È necessario precisare che questo tipo di dati è determinato anche dalle problematiche verificatesi soprattutto durante le prime fasi della pandemia. Chiusura delle scuole e dad hanno creato non poche difficoltà, soprattutto nella continuità dell’apprendimento.

In tale contesto si configura anche la preoccupazione sulla crescita costante di NEET nel nostro Paese. Il rapporto riferisce che in Sicilia, Campania e Calabria per due giovani occupati altri tre sono totalmente fuori dal mondo dello studio e del lavoro.

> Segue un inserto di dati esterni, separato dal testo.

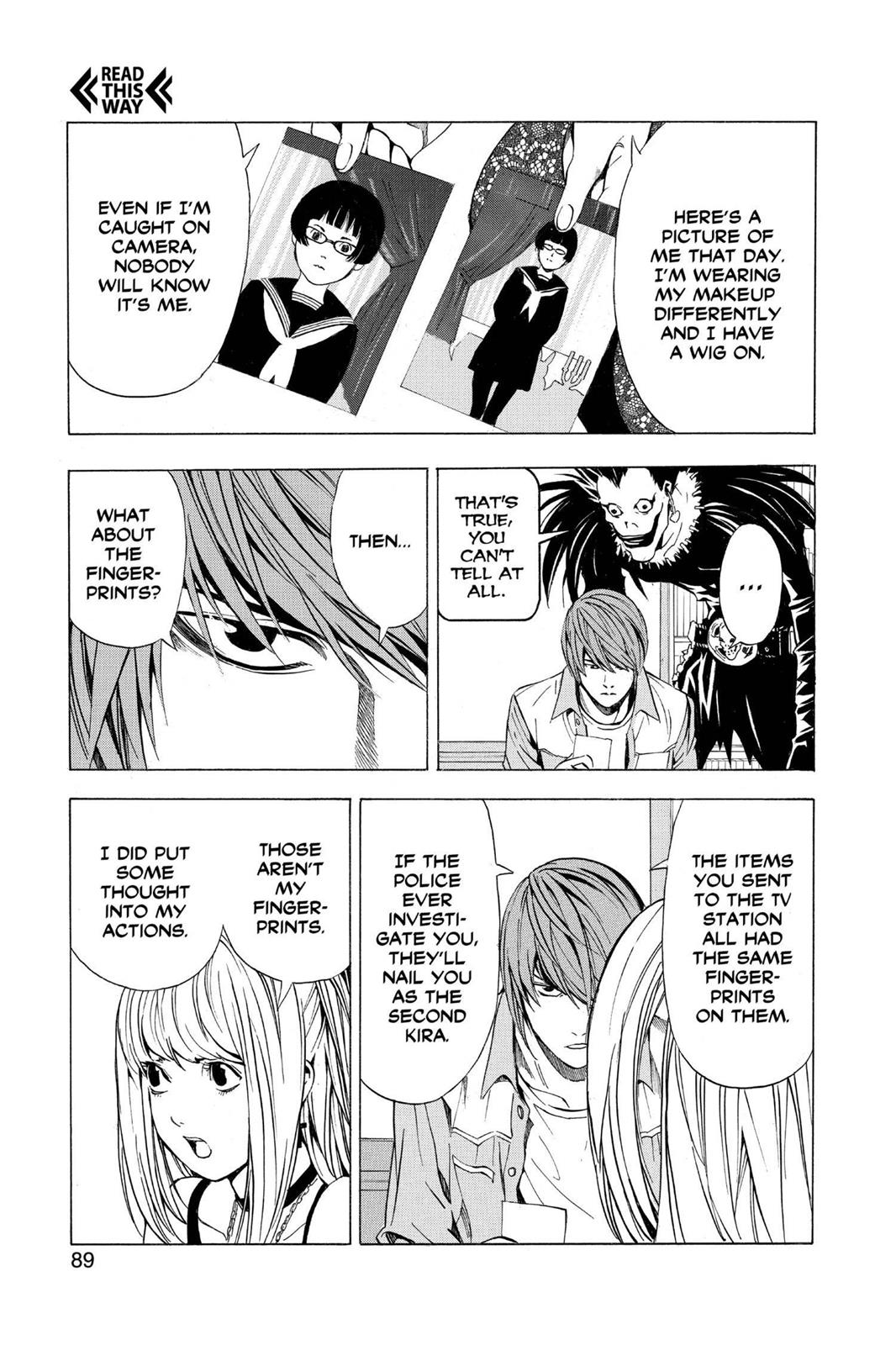 Death Note Chapter 27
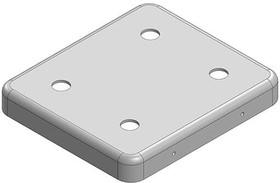 MS220-10CP, 22.6 x 19.9 x 3mm Two-piece Drawn-Seamless RF Shield/EMI Shield COVER Perforated (CRS)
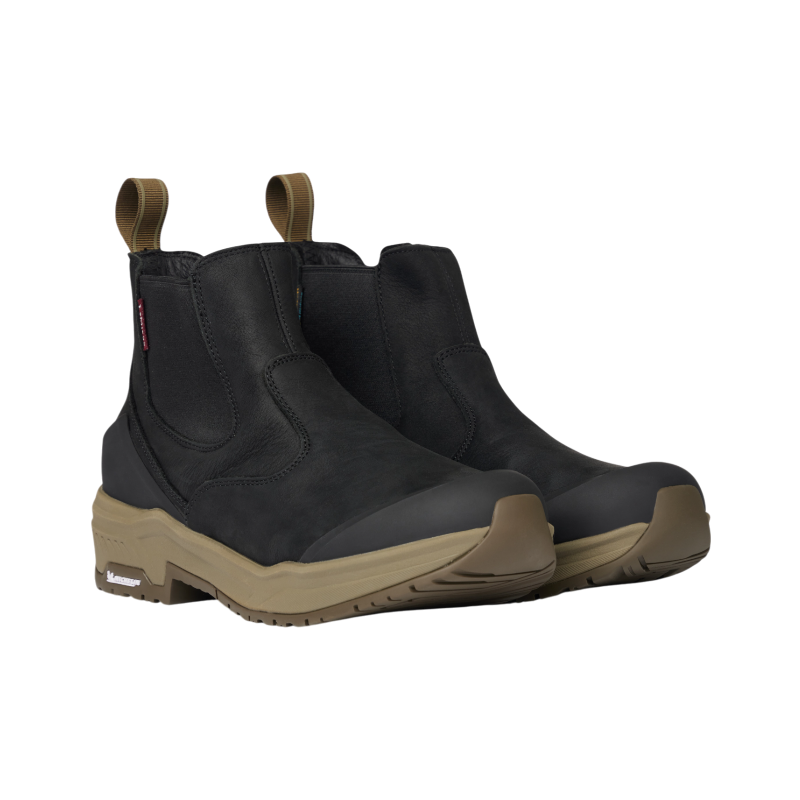 Lemieux - Bottines Chelsea Trex imperméables noir | - Ohlala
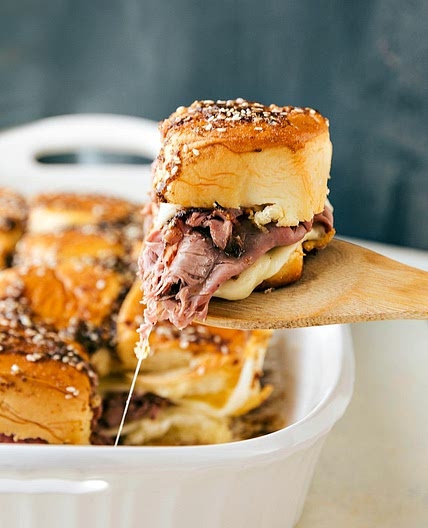 Easy French Dip Sliders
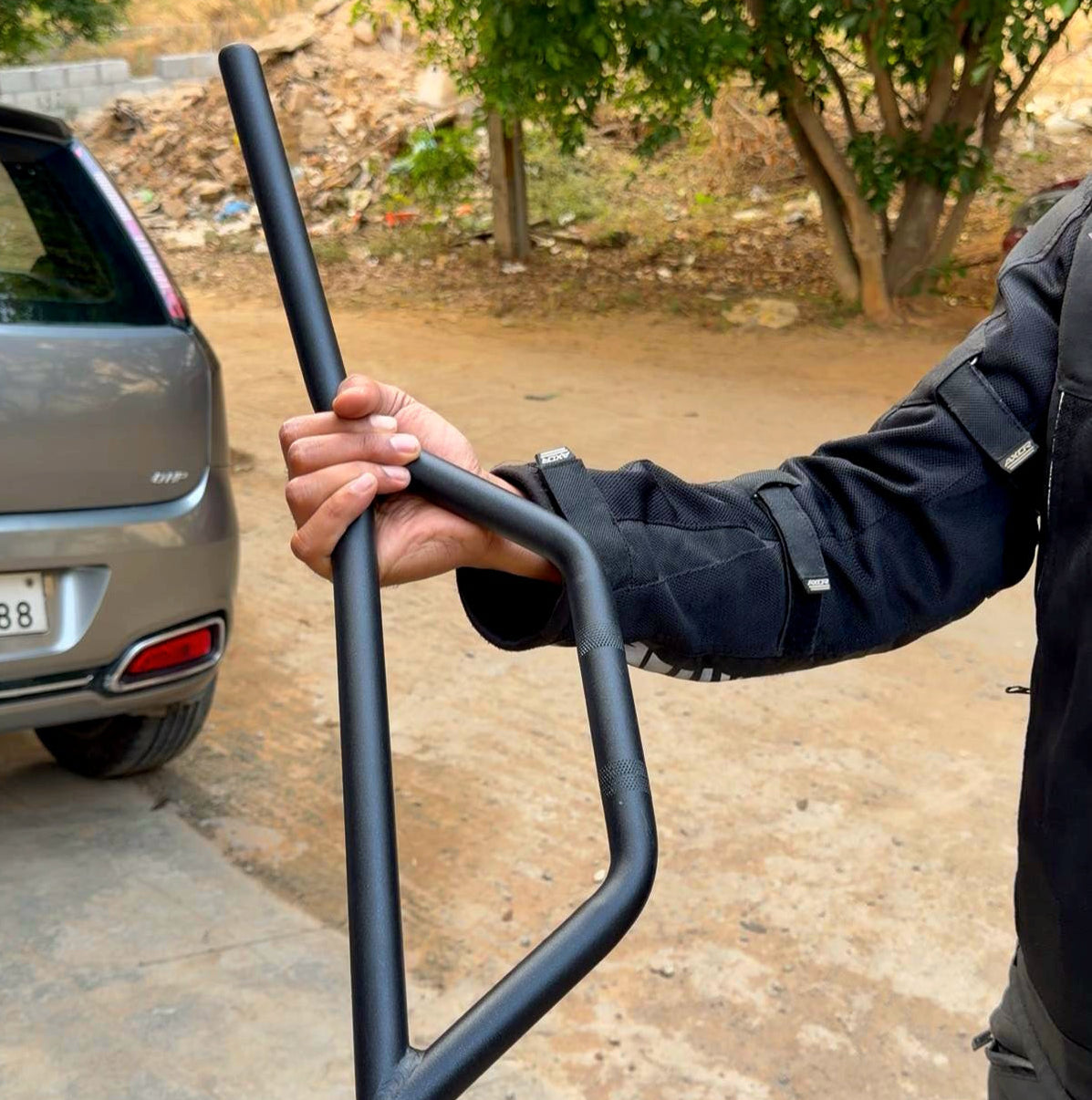 Tourer handle bar for Honda CB350RS (Direct fit)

SAVE THE CHILDREN LANCIA L’ALLARME

Il presidente di Save The Children Italia, Claudio Tesauro, ha riferito: “L’incapacità di un ragazzo/a di 15 anni di comprendere il significato di un testo scritto, è al 51%. Un dramma, non solo per il sistema di istruzione e per lo sviluppo economico, ma per la tenuta democratica di un paese. I più colpiti sono gli studenti delle famiglie più povere, quelle che vivono al sud e quelle con background migratorio”.

Considerata la situazione, sembra inevitabile un cambio di rotta. Il Governo ha già risposto all’allarme lanciato da Save The Children affermando che nel PNRR sono state messe a punto delle misure ad hoc per i giovani, in termini di istruzione e occupazione, in modo da dare opportunità e migliorare ciò che attualmente versa in condizioni critiche.

In riferimento al PNRR, sosteniamo che solo se le risorse verranno effettivamente gestite nel modo corretto le opportunità di cui sopra saranno concrete. Nessuno deve essere lasciato indietro. A livello nazionale ed europeo dovranno essere fatte scelte coraggiose e concrete, volte e garantire un futuro degno alle nuove generazioni.